Continuing with the balance sheet, we announced our intentions in September to redeem the 161.7 MEUR remaining on our senior notes maturing in 2022. In addition, we redeemed nearly all of our outstanding CP and now have no significant near-term maturities until 2024. This additional balance sheet strength provides us the ability to pursue our long-term strategic goals.
We believe the company is well positioned for today and our future, as demonstrated by our solid Q3 results. We continue to demonstrate the strength of our strategy, focusing on necessity-based retail hubs in top Nordic locations. Our tenant mix, of municipal and grocery anchor tenants, brings resilience to our portfolio, which distinguishing against our more fashion-oriented peers through the pandemic and should continue to do so going forward. This stable cash flow combined with the significant value creation associated with our development pipeline provides an attractive value proposition for all stakeholders. Finally, we were pleased to see the lifting of government restrictions in our operating countries in September, which gives us confidence for the rest of the year. As a result of our year-to-date results, confident in tightening our full year guidance and now anticipate EPRA EPS to be in the range of EUR 0.683-0.723 for the full year 2021.
OUTLOOK 2021 SPECIFIED
Citycon forecasts the 2021 direct operating profit to be in range EUR 173–180 million, EPRA EPS EUR 0.683–0.723 and adjusted EPRA EPS EUR 0.558-0.598. Adjusted EPRA Earnings per share outlook includes also the coupons of the recently issued EUR 350 million hybrid issued in June 2021.
Previously | |||
Direct operating profit | MEUR | 173–180 | 173–184 |
EPRA Earnings per share (basic) | EUR | 0.683–0.723 | 0.676–0.726 |
Adjusted EPRA Earnings per share (basic) | EUR | 0.558-0.598 | 0.558–0.608 |
The outlook assumes that there are no major changes in macroeconomic factors and that there will not be another wave of COVID-19 with restrictions resulting in significant store closures. These estimates are based on the existing property portfolio as well as on the prevailing level of inflation, the EUR–SEK and EUR–NOK exchange rates, and current interest rates.
AUDIOCAST
Citycon's investor, analyst and press conference call and live audiocast will be arranged on Thursday 28 October 2021 at 10 am EEST. The audiocast can be participated by calling in and followed live on the following website: https://citycon.videosync.fi/2021-q3-results
Conference call numbers are:
Participants from Europe +44 3333 000 804 PIN: 66105049#
Participants from the US +1 6319 131 422 PIN: 66105049#
For more investor information, please visit the company’s website at www.citycon.com.
Helsinki, 28 October 2021
Citycon Oyj
Board of Directors
For further information, please contact:
Eero Sihvonen
Executive VP and CFO
Tel. +358 50 557 9137
eero.sihvonen@citycon.com
Laura Jauhiainen
Vice President, Strategy & Investor Relations
Tel. +358 40 823 9497
laura.jauhiainen@citycon.com
Citycon is a leading owner, manager and developer of mixed-use centres for urban living including retail, office space and housing.

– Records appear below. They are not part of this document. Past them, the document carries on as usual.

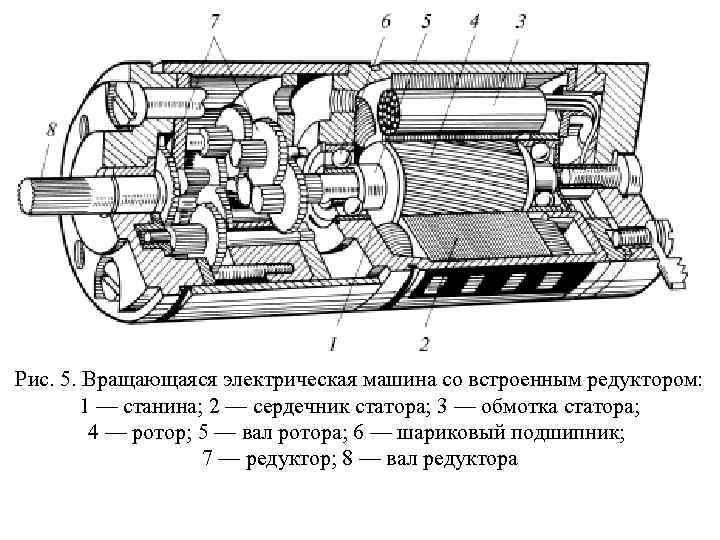 7 6 5 4 3

8

1 2

Рис. 5. Вращающаяся электрическая машина со встроенным редуктором: 1 — станина; 2 — сердечник статора; 3 — обмотка статора; 4 — ротор; 5 — вал ротора; 6 — шариковый подшипник; 7 — редуктор; 8 — вал редуктора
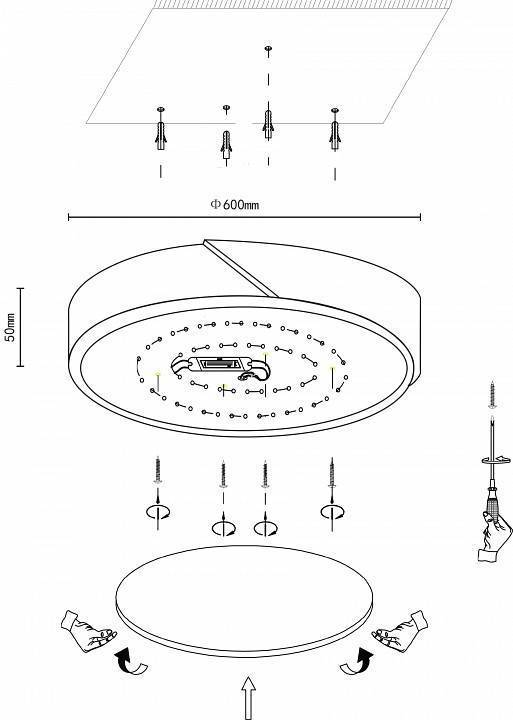 Φ600mm

50mm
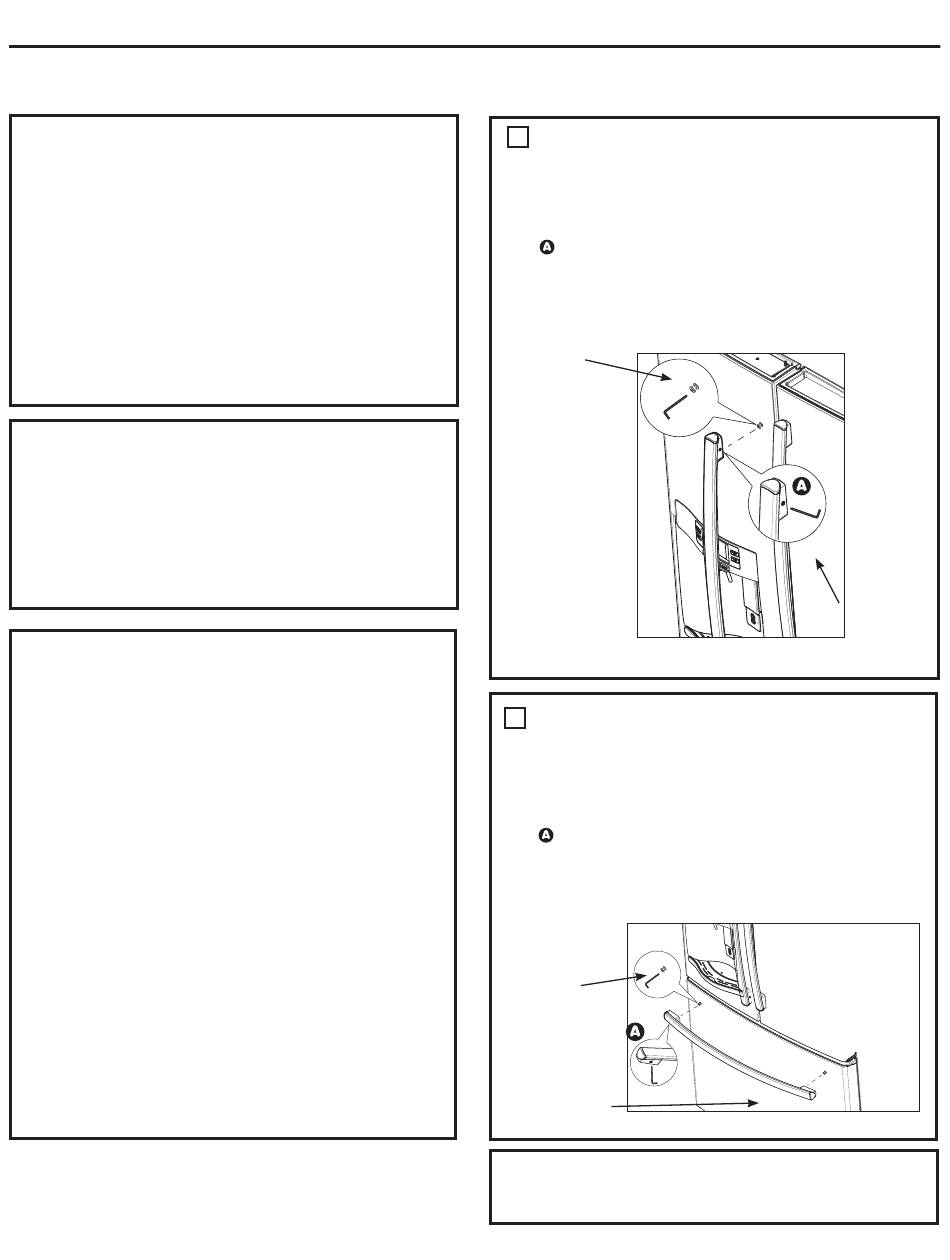 A

A

A

A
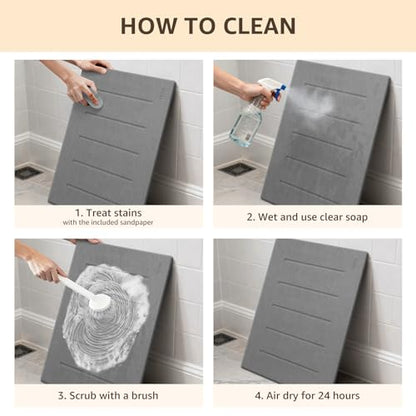 HOW TO CLEAN

1. Treat stains
with the included sandpaper

2. Wet and use clear soap

3. Scrub with a brush

4. Air dry for 24 hours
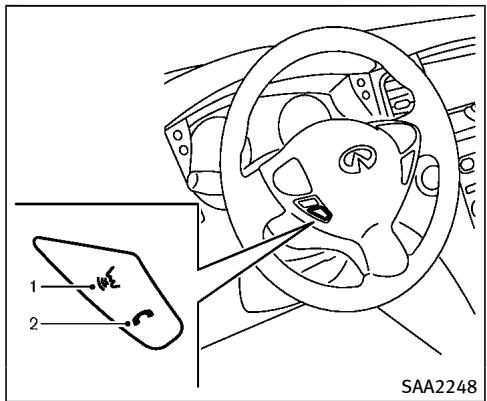 1
2
SAA2248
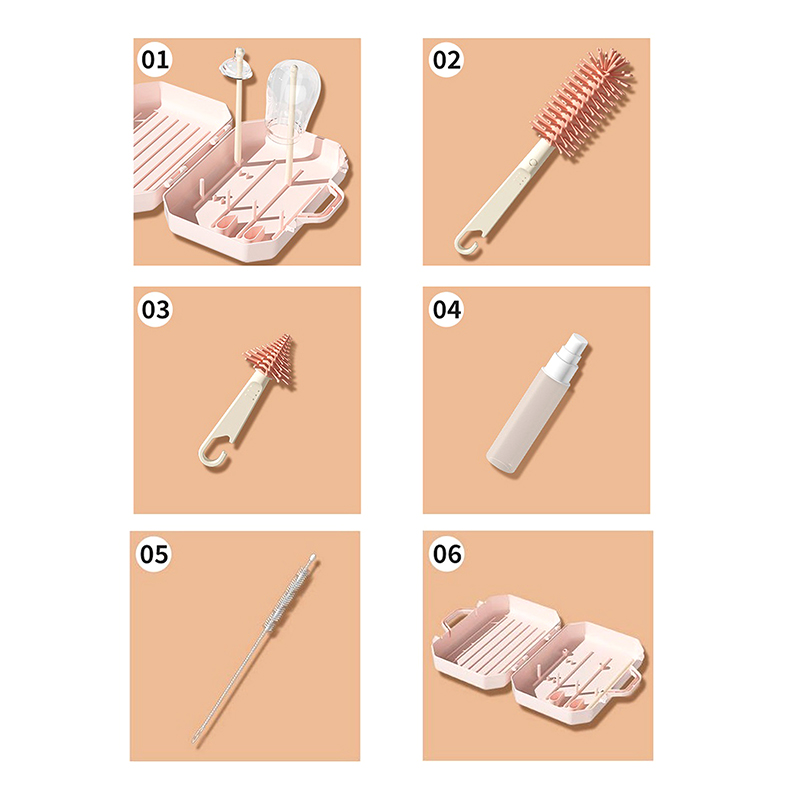 01

02

03

04

05

06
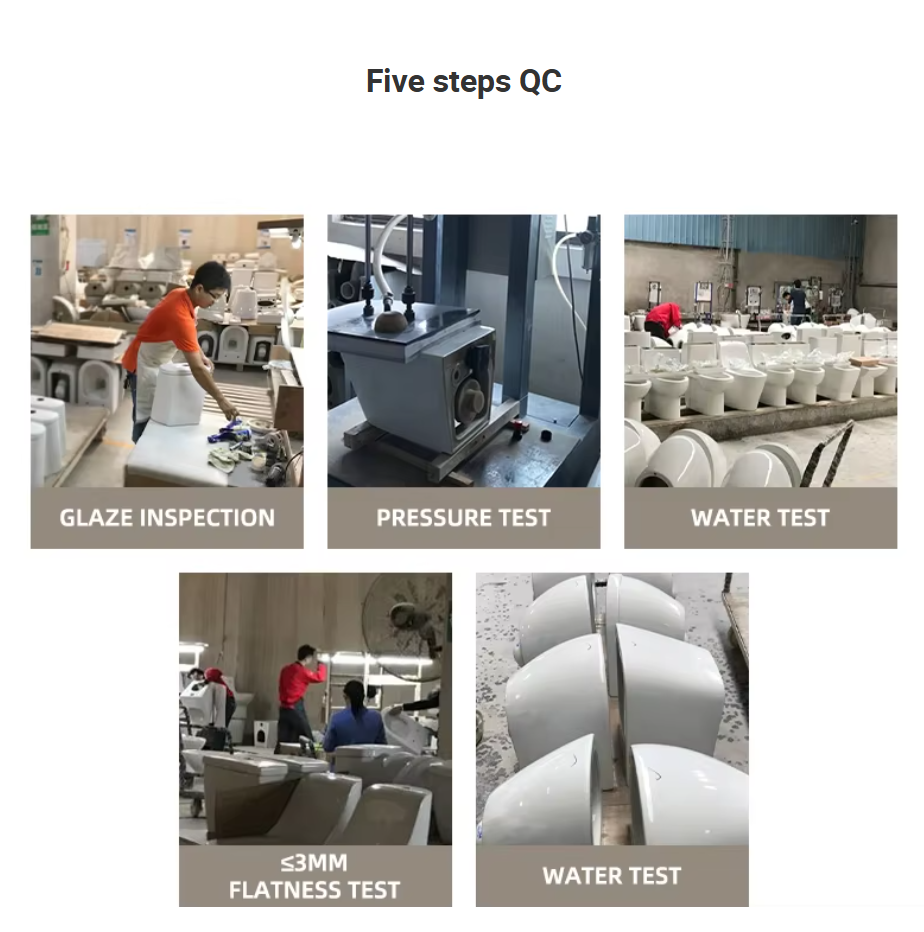 Five steps QC

GLAZE INSPECTION

PRESSURE TEST

WATER TEST

≤3MM
FLATNESS TEST

WATER TEST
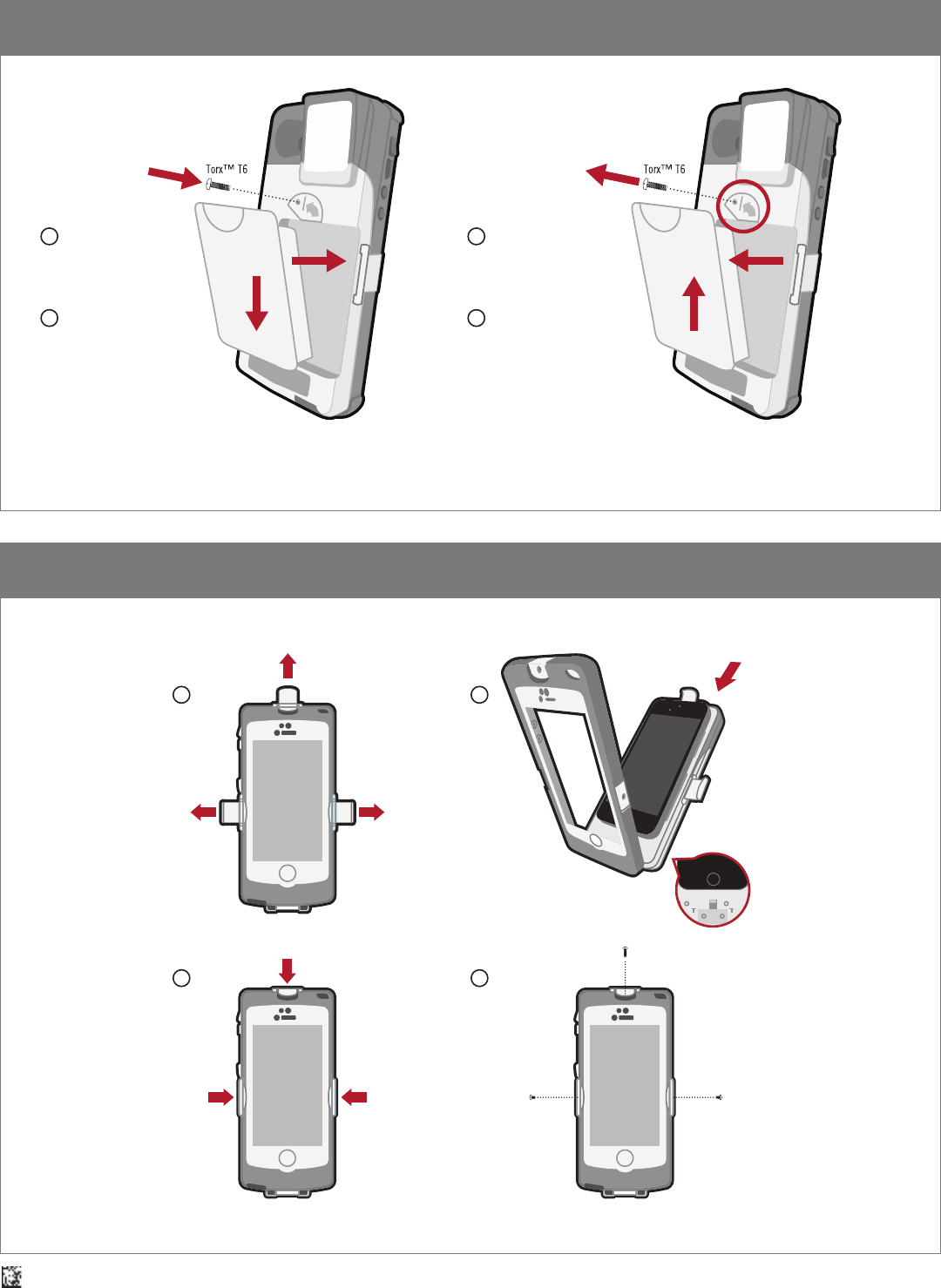 Torx™ T6

Torx™ T6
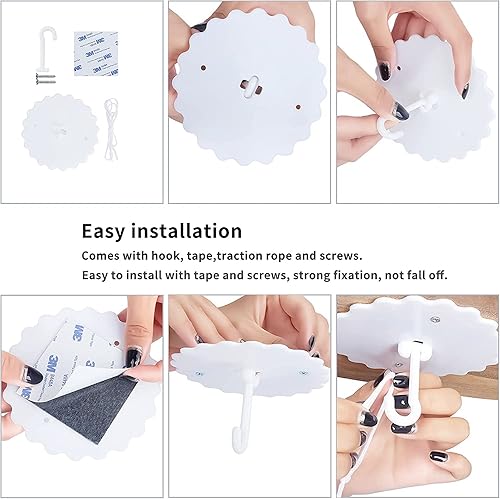 3M 3M 3M

Easy installation

Comes with hook, tape,traction rope and screws.

Easy to install with tape and screws, strong fixation, not fall off.

3M 3M 3M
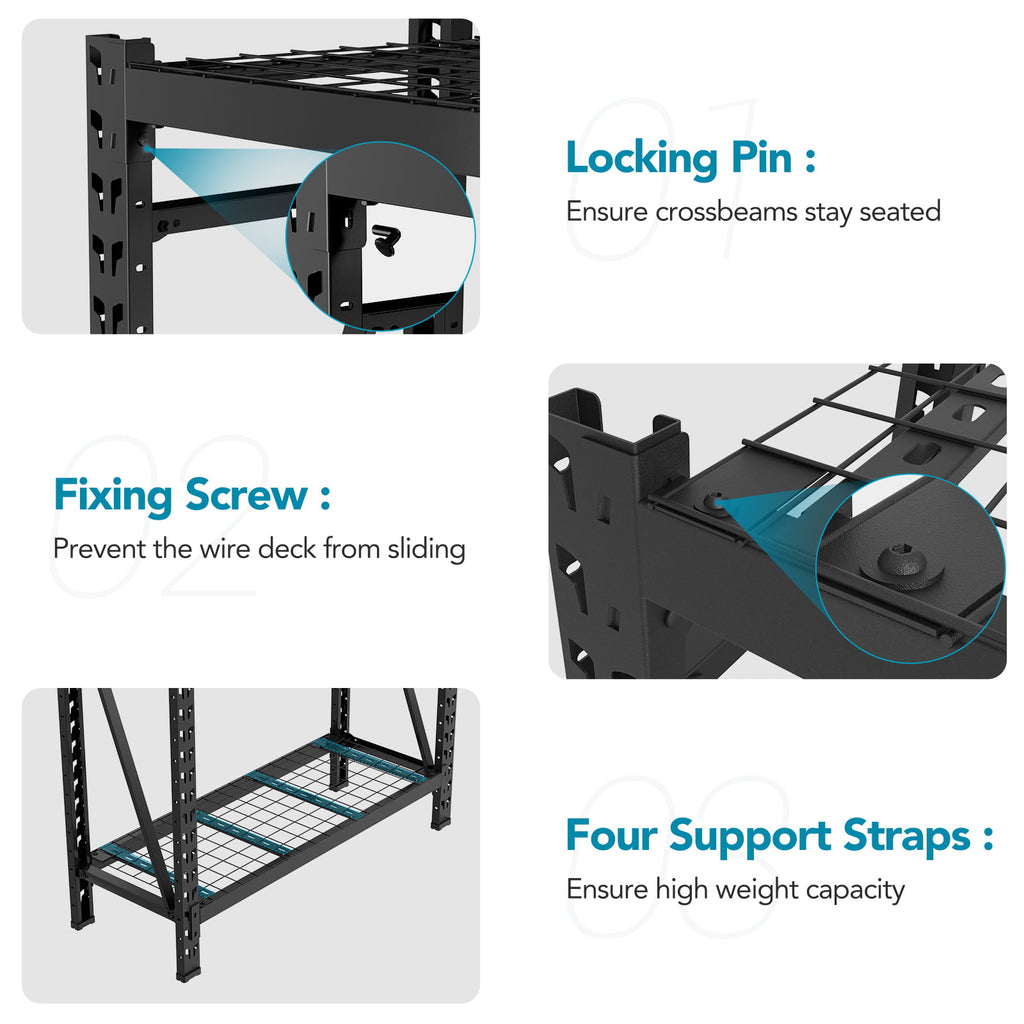 01

Locking Pin :

Ensure crossbeams stay seated

02

Fixing Screw :

Prevent the wire deck from sliding

03

Four Support Straps :

Ensure high weight capacity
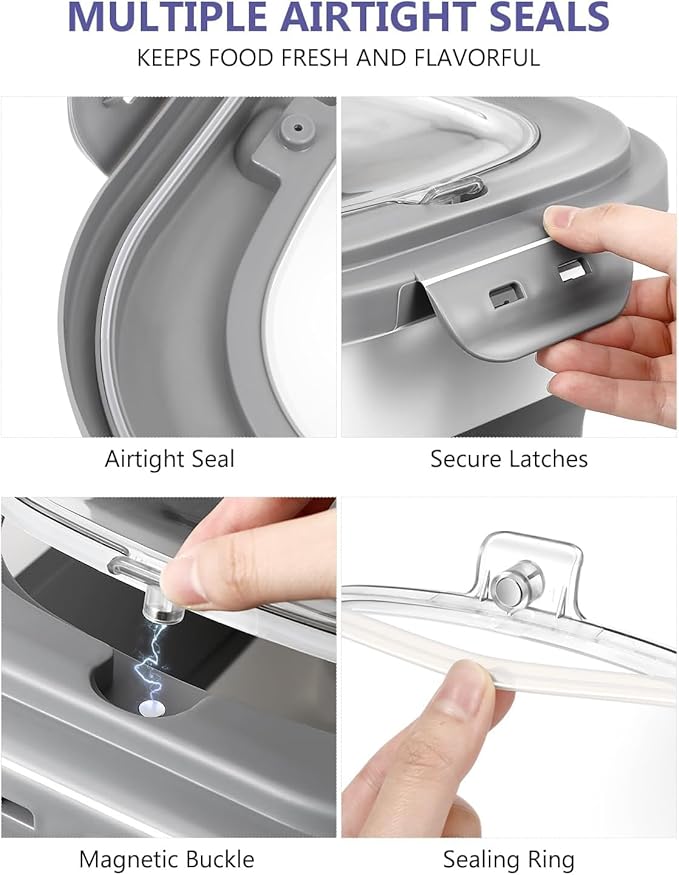 MULTIPLE AIRTIGHT SEALS

KEEPS FOOD FRESH AND FLAVORFUL

Airtight Seal

Secure Latches

Magnetic Buckle

Sealing Ring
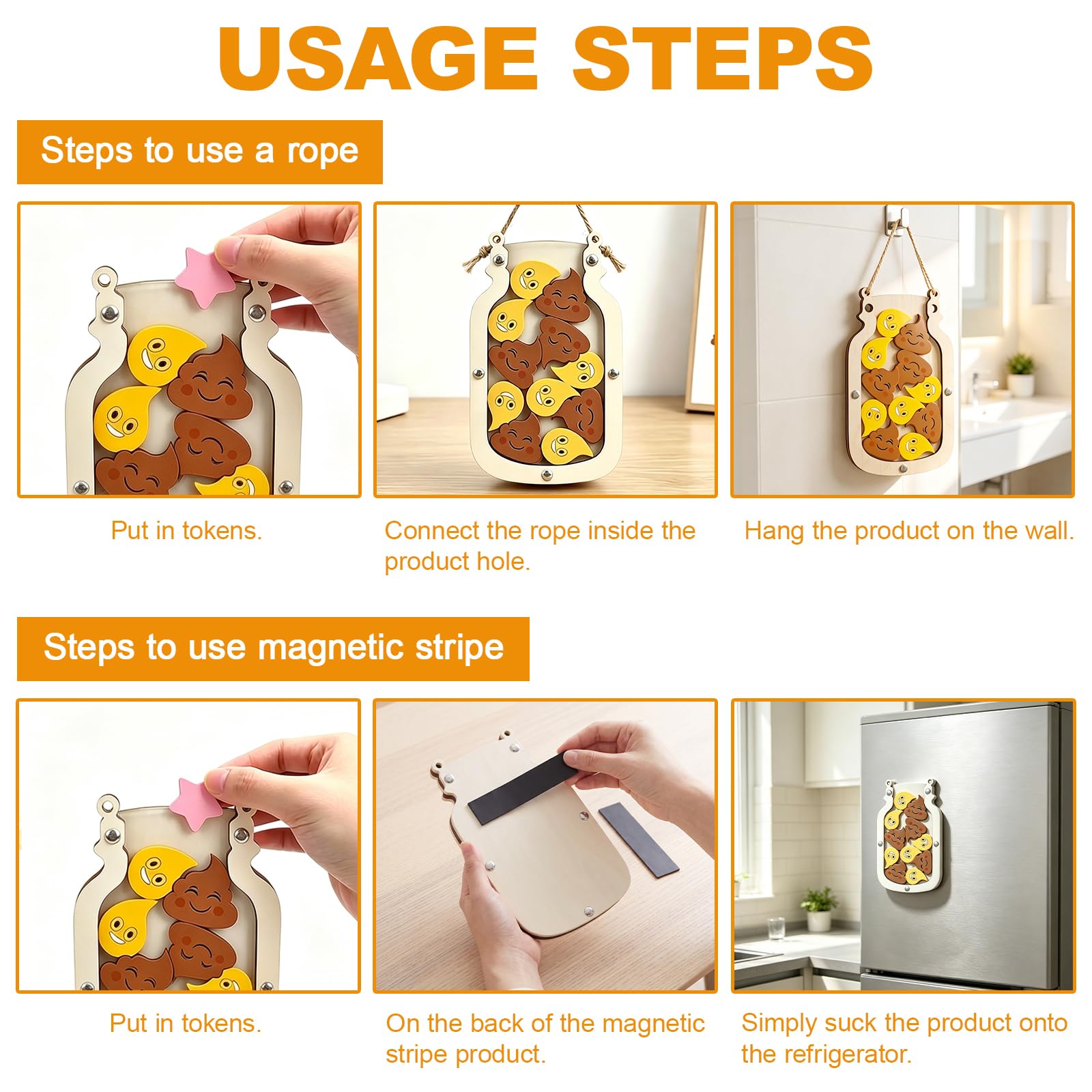 USAGE STEPS

Steps to use a rope

Put in tokens.

Connect the rope inside the product hole.

Hang the product on the wall.

Steps to use magnetic stripe

Put in tokens.

On the back of the magnetic stripe product.

Simply suck the product onto the refrigerator.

We are committed to sustainable property management in the Nordic region with assets that total approximately EUR 4.5 billion. Our centres are located in urban hubs with a direct connection to public transport. Placed in the heart of communities, our centres are anchored by groceries, healthcare and services to cater for the everyday needs of customers.
Citycon has investment-grade credit ratings from Moody's (Baa3), Fitch (BBB-) and Standard & Poor's (BBB-). Citycon Oyj’s share is listed in Nasdaq Helsinki.